--- SUPPLIED DATA ---
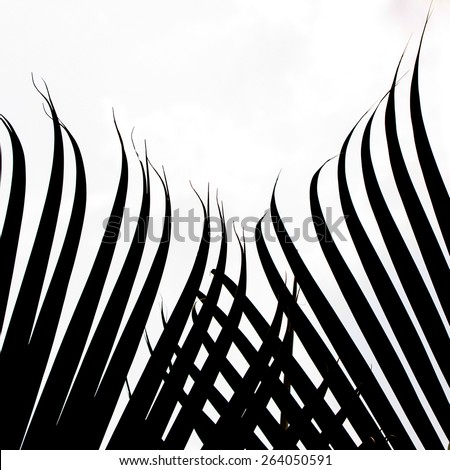 Palm tree leave black and white - stock photo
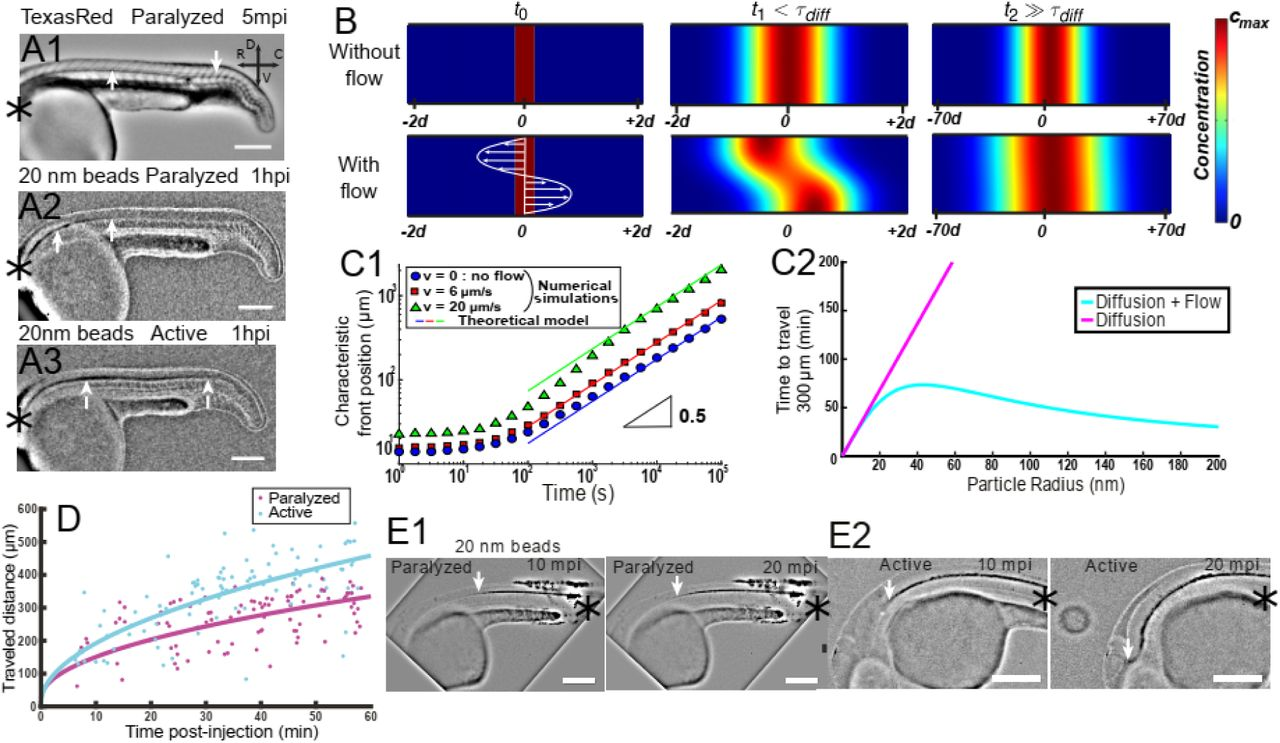 Origin of the bidirectionality of cerebrospinal fluid flow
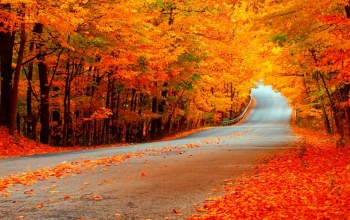 fall,falling,Road,leaves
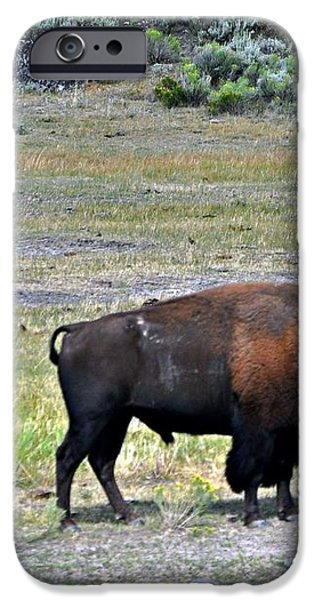 Bison In Lamar Valley iPhone Case by Marty Koch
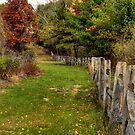 Brisk Autumn Day by Monica M. Scanlan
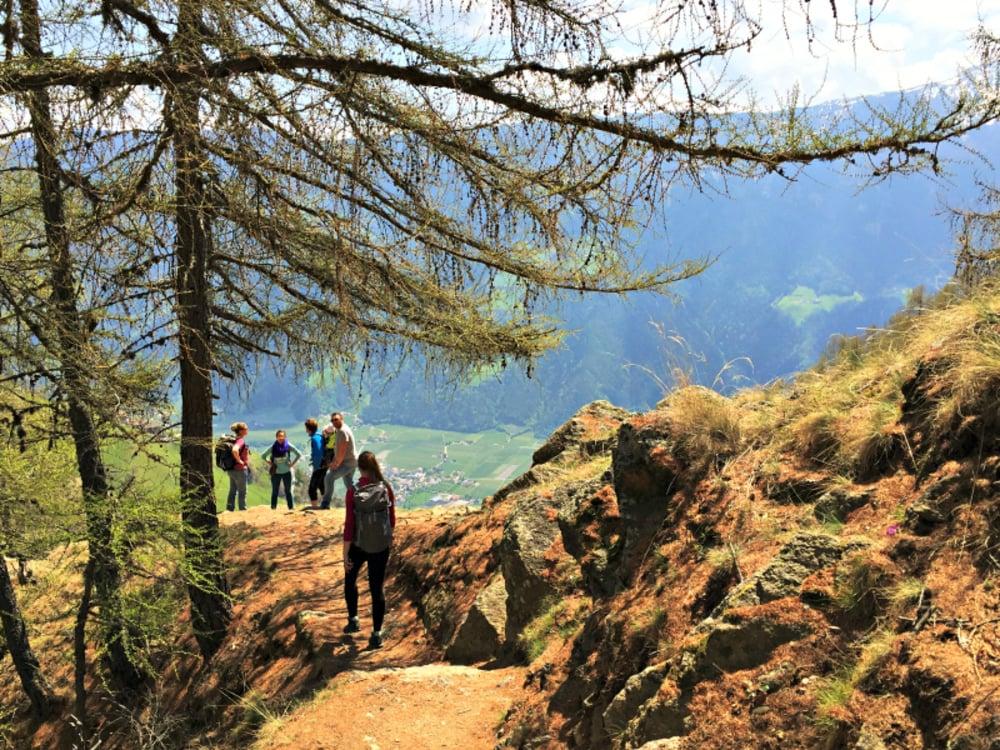 """The """"Meran High Altitude Trail"""""""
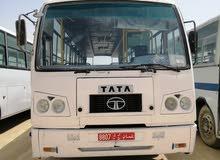 باص تاتا 66 راكب 2007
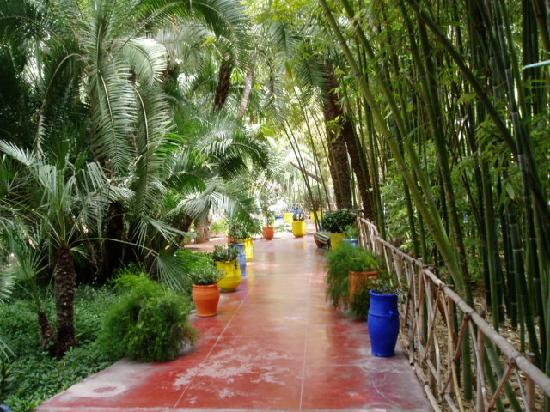 Riad Zolah: Marjorelle gardens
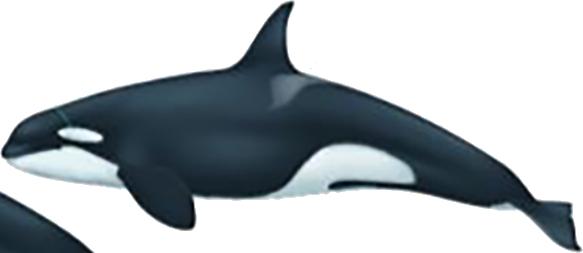 Orque type 2 femelle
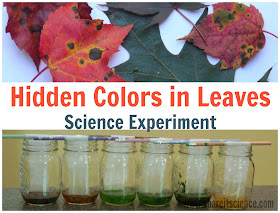 Leaf Pigment Science Experiment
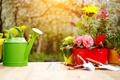 Картинка цветы, лейка, цветение, садовый инвентарь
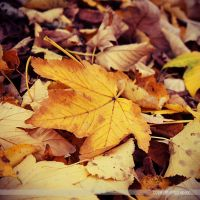 autumn leaves by l-CoRaLiNe-l
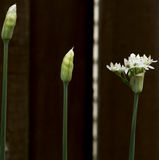 Three Wild Onion Plants in Bloom Stock Photography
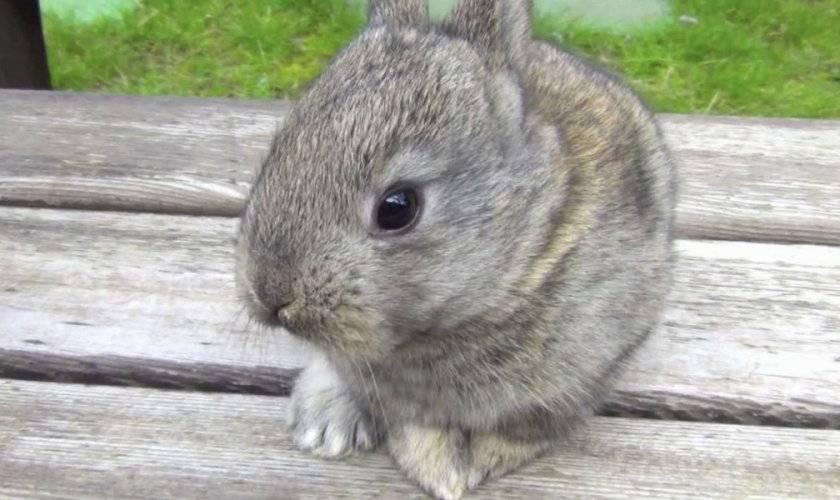 Он или она: учимся различать пол кролей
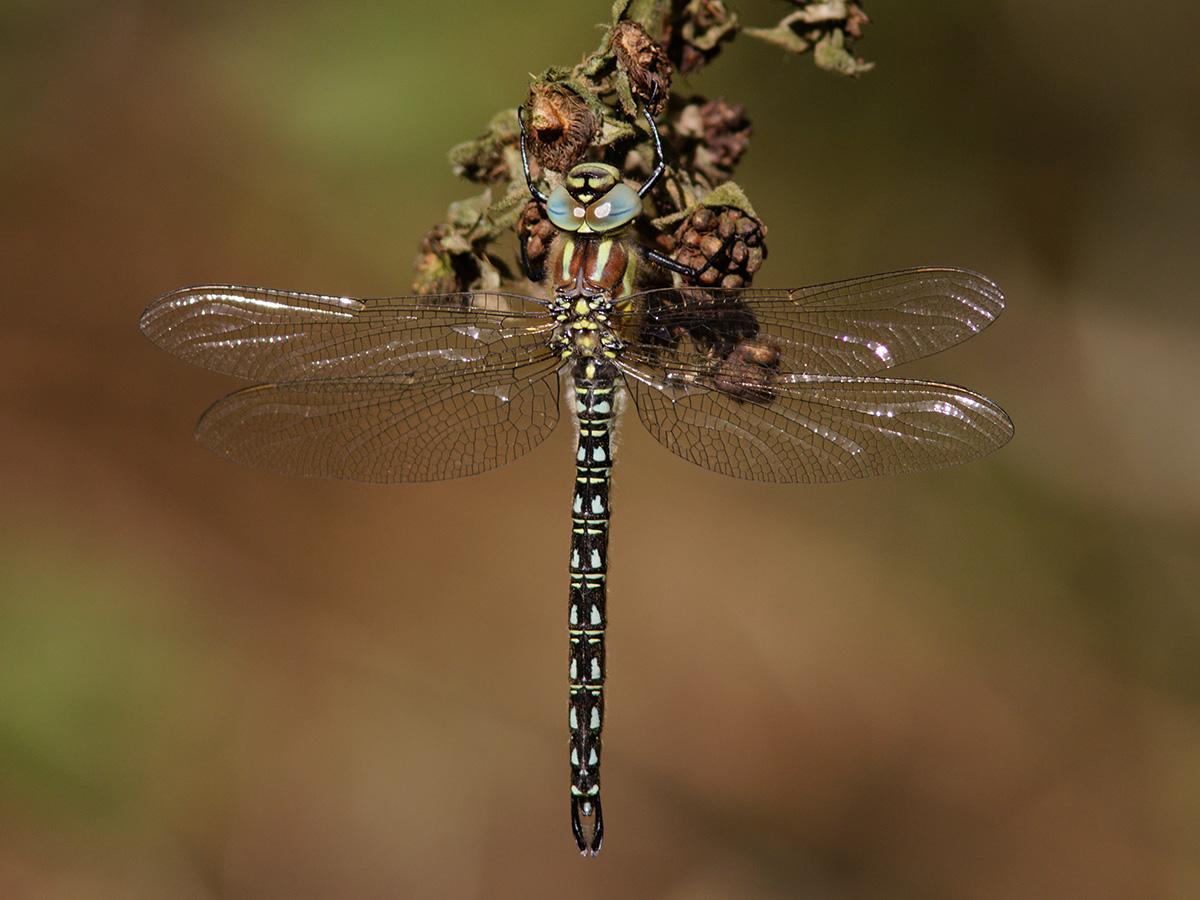Brachytron pratense, male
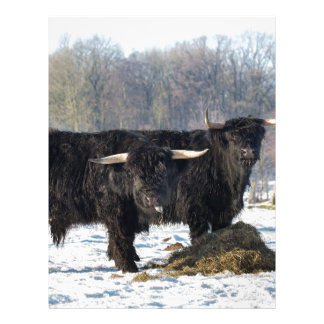 Two black scottish highlanders in winter snow letterhead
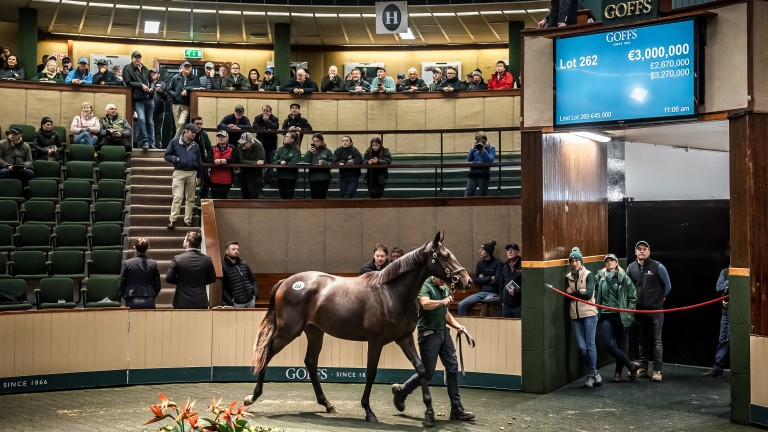 The Galileo filly out of Green Room brings €3,000,000 at the Goffs Orby Sale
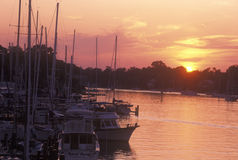 Annapolis Harbor at Sunset, Annapolis, Maryland Stock Photo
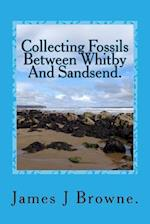 Collecting Fossils Between Whitby and Sandsend. af James J. Browne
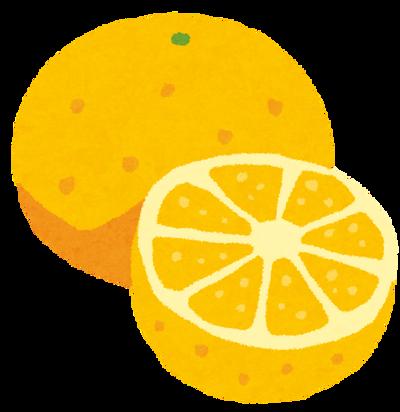 【画像】グレープフルーツと言う名前が納得な実り方をしててワロタwwww
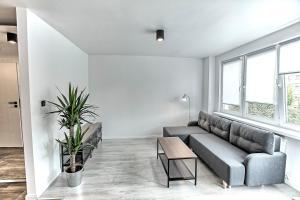 Apartament Akademia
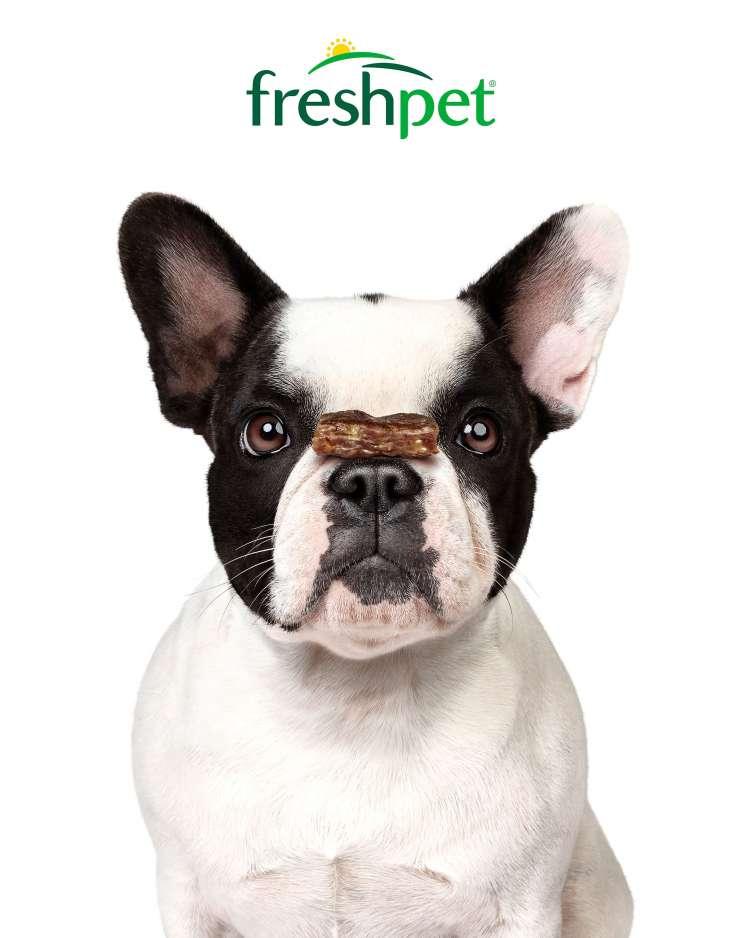 Freshpet Dog Joy Portrait_Turkey Apple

--- DIRECTIONS ---
Pictures aside, restate the entries word for word.

--- RESPONSE AREA ---
 Palm tree leave black and white - stock photo
 Origin of the bidirectionality of cerebrospinal fluid flow
 fall,falling,Road,leaves
 Bison In Lamar Valley iPhone Case by Marty Koch
 Brisk Autumn Day by Monica M. Scanlan
 """The """"Meran High Altitude Trail"""""""
 باص تاتا 66 راكب 2007
 Riad Zolah: Marjorelle gardens
 Orque type 2 femelle
 Leaf Pigment Science Experiment
 Картинка цветы, лейка, цветение, садовый инвентарь
 autumn leaves by l-CoRaLiNe-l
 Three Wild Onion Plants in Bloom Stock Photography
 Он или она: учимся различать пол кролей
Brachytron pratense, male
 Two black scottish highlanders in winter snow letterhead
 The Galileo filly out of Green Room brings €3,000,000 at the Goffs Orby Sale
 Annapolis Harbor at Sunset, Annapolis, Maryland Stock Photo
 Collecting Fossils Between Whitby and Sandsend. af James J. Browne
 【画像】グレープフルーツと言う名前が納得な実り方をしててワロタwwww
 Apartament Akademia
 Freshpet Dog Joy Portrait_Turkey Apple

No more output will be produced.